# Task statement:
Every entry below is to be returned unchanged. Images are not part of the copy.

# Data listing:
- Opening Delimiter -
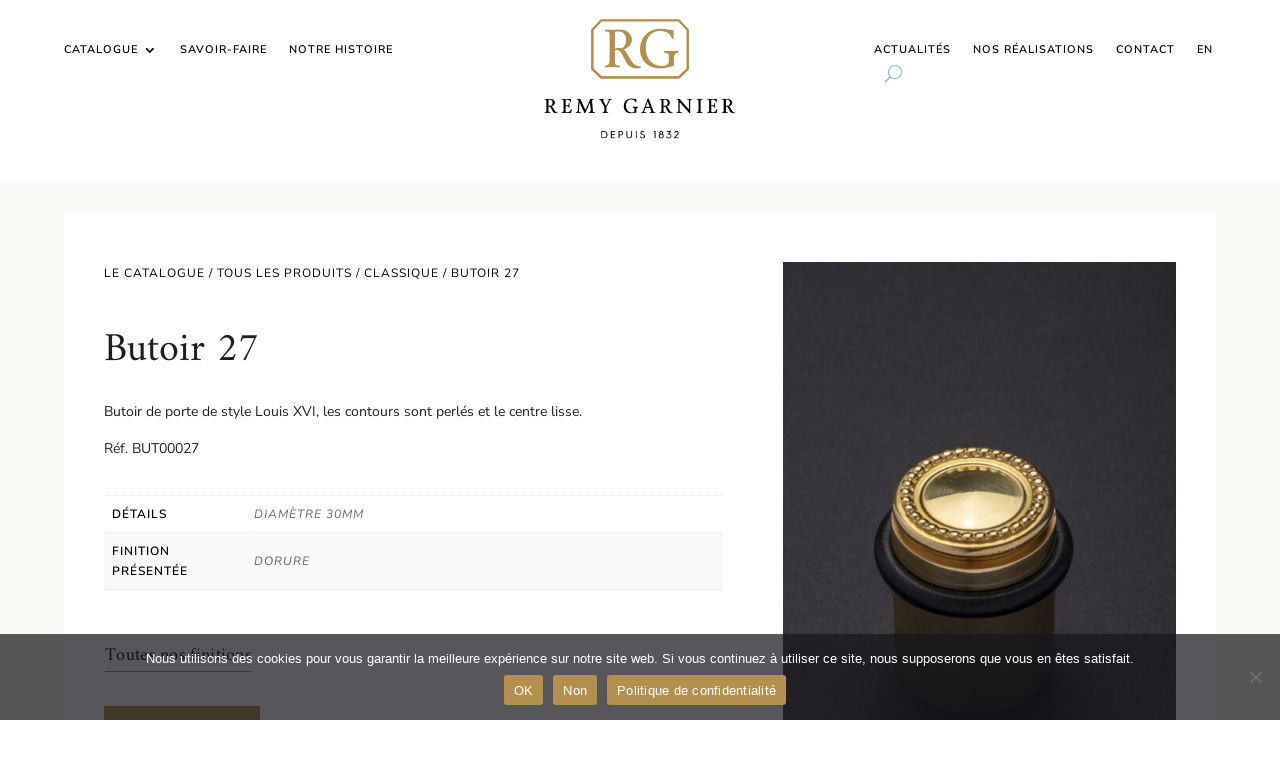

--- FILE ---
content_type: text/css
request_url: https://www.remygarnier.fr/wp-content/themes/theme-enfant/style.css?ver=4.27.4
body_size: 11
content:
/*
Theme Name:     Thème enfant
Description:    Thème enfant de M Dahan
Author:        Manuela Dahan
Template:       Divi                  
Version:        0.1.0
*/

- Closing Delimiter -
# Output for this exercise:
--- FILE ---
content_type: text/css
request_url: https://www.remygarnier.fr/wp-content/themes/theme-enfant/style.css?ver=4.27.4
body_size: 11
content:
/*
Theme Name:     Thème enfant
Description:    Thème enfant de M Dahan
Author:        Manuela Dahan
Template:       Divi                  
Version:        0.1.0
*/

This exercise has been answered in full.